The mission assigned to me as Commanding General of Fort Dix is to administer basic combat training to approximately 15,000 men at any given time. These men spend a period of eight weeks here during which they perform their training on very vigorous schedules occupying virtually all of their time. I am not in a position to dilute the quality of this training by expanding these schedules to include time to attend political campaigning and speeches. Political campaigning on Fort Dix cannot help but interfere with our training and other military missions.

To decide otherwise could also give the appearance that you or your campaign is supported by me in my official capacity . . . .84

Fort Dix, and virtually every Army installation, had regulations that were based on Army Regulation 210-10, which prohibited “picketing, demonstrations, sit-ins, protest marches, political speeches, and similar activities. . . .”85

Upon receiving the general’s letter, Dr. Spock and his allies responded with another letter, this time informing General David that they intended to campaign on Fort Dix on 23 September 1972, even in the face of his denial.86 Dr. Spock also turned to the press, informing them that General David had “denied permission” for him to campaign for the presidency at Fort Dix.87 Dr. Spock would turn to the press during each step of the legal battle to ensure their anti-war message received maximum publicity.

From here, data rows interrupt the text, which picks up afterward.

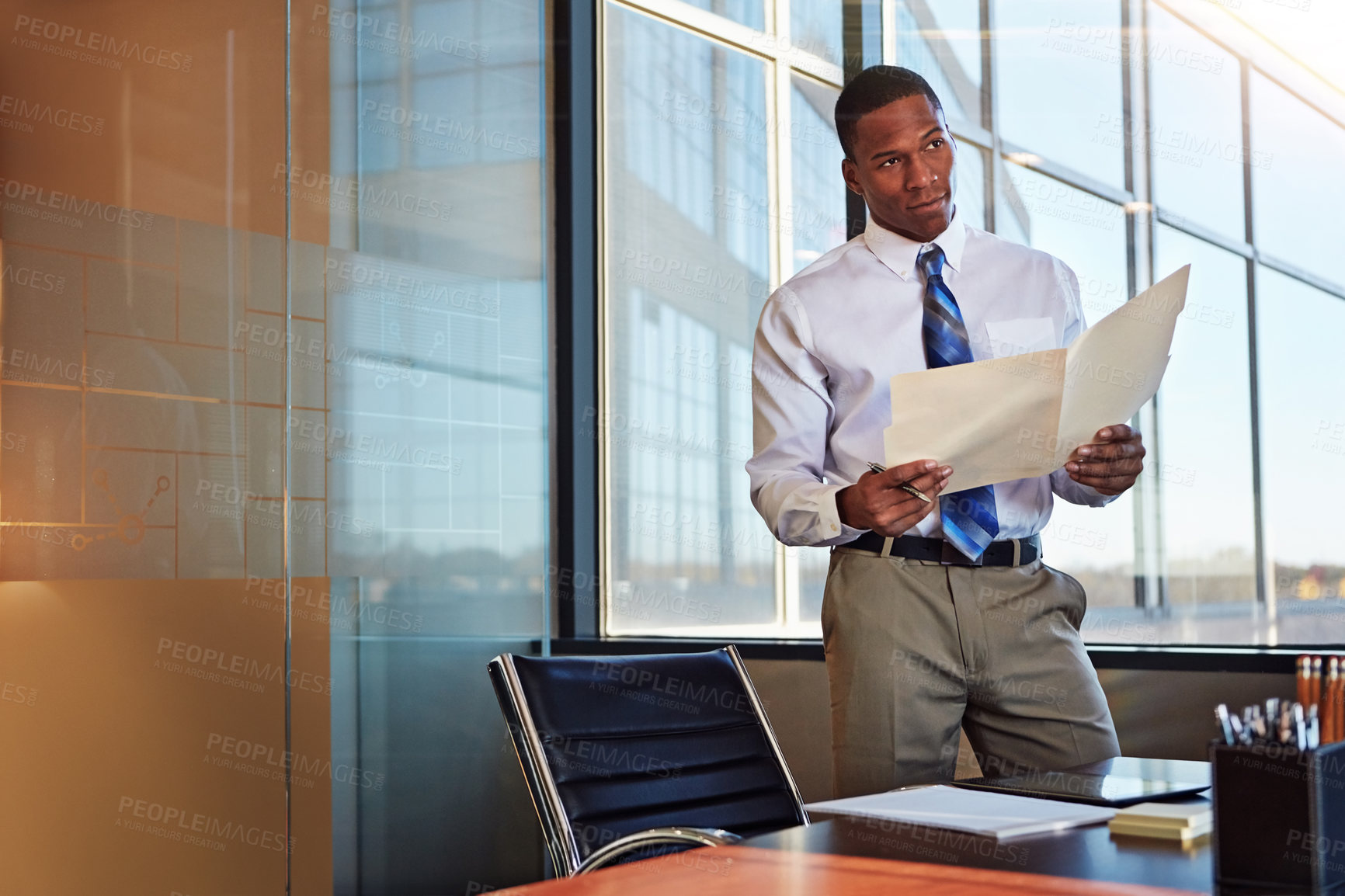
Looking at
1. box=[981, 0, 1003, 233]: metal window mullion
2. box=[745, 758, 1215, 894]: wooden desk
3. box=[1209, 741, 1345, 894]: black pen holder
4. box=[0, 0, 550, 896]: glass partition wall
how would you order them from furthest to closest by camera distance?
box=[981, 0, 1003, 233]: metal window mullion
box=[0, 0, 550, 896]: glass partition wall
box=[745, 758, 1215, 894]: wooden desk
box=[1209, 741, 1345, 894]: black pen holder

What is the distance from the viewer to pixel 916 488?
181 cm

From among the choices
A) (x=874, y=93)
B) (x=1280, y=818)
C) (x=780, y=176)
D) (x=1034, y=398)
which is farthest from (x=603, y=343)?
(x=1280, y=818)

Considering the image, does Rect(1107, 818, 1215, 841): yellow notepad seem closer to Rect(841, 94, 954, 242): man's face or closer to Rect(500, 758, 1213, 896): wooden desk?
Rect(500, 758, 1213, 896): wooden desk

While Fort Dix was normally unguarded, on 23 September 1972, General David sent representatives to the front gate to deny Spock and his entourage admittance.88 After briefly conferring with Dr. Spock, several Army officials “quietly” denied Dr. Spock and his entourage access to the post.89 The Los Angeles Times reported that Dr. Spock was “rebuffed as expected.”90 Dr. Spock defiantly told reporters, “If a soldier is allowed to vote, then he should be allowed to hear the issues and meet the candidates.”91 Dr. Spock then told the press that he planned to take legal action to gain access to the base.92

The First Legal Skirmish—An Early Defeat for Dr. Spock

True to his word, Dr. Spock sought a preliminary injunction to allow him to make a political address and pass out campaign literature at Fort Dix. An emergency hearing was held on 4 October 1972. The district court judge, Clarkson Fisher, commented that it was “interesting to note” that Dr. Spock and the other campaigners have allied themselves in the litigation with the anti-Vietnam War activists.93 This cryptic remark seemed to suggest that Judge Fisher thought Dr. Spock’s political campaign was really simply a cover to spread anti-war propaganda. Judge Fisher went on to say that the “primary military mission at Fort Dix is training” and anything that would “interfere with the mission of the Command makes no sense whatsoever.”94 He then rejected Dr. Spock’s injunction on 12 October 1972, holding that the military “must remain politically antiseptic.”95

Flower Blossoms

Not surprisingly, Dr. Spock immediately appealed the district court’s decision to the U.S. Court of Appeals for the Third Circuit. The Third Circuit conceded that the military exercised jurisdiction “over the entire reservation” but concluded, “[E]xercise of such jurisdiction does not imply the power to selectively exclude persons solely on the ground of exercise of rights protected by the first amendment.”96 The court relied primarily on the 1972 Supreme Court case Flower v. United States to reach its conclusion. The facts in Flower were remarkably similar to the facts in Spock. Flower involved an anti-war activist, John Thomas Flower, who was “quietly distributing leaflets on New Braunfels Avenue” within the limits of Fort Sam Houston, Texas.97 Just like Fort Dix, the Commanding General of Fort Sam Houston allowed civilians to travel on the military installation’s streets and walk on the installation’s sidewalks. Both Fort Dix and Fort Sam Houston employed no sentries or guards at the entrances. Essentially, both posts were “open” to the public. The commander of Fort Sam Houston had previously barred Flower from the post, and so Flower was arrested by the military police when he subsequently attempted to distribute “unauthorized leaflets.”98 Flower was sentenced to six months in prison.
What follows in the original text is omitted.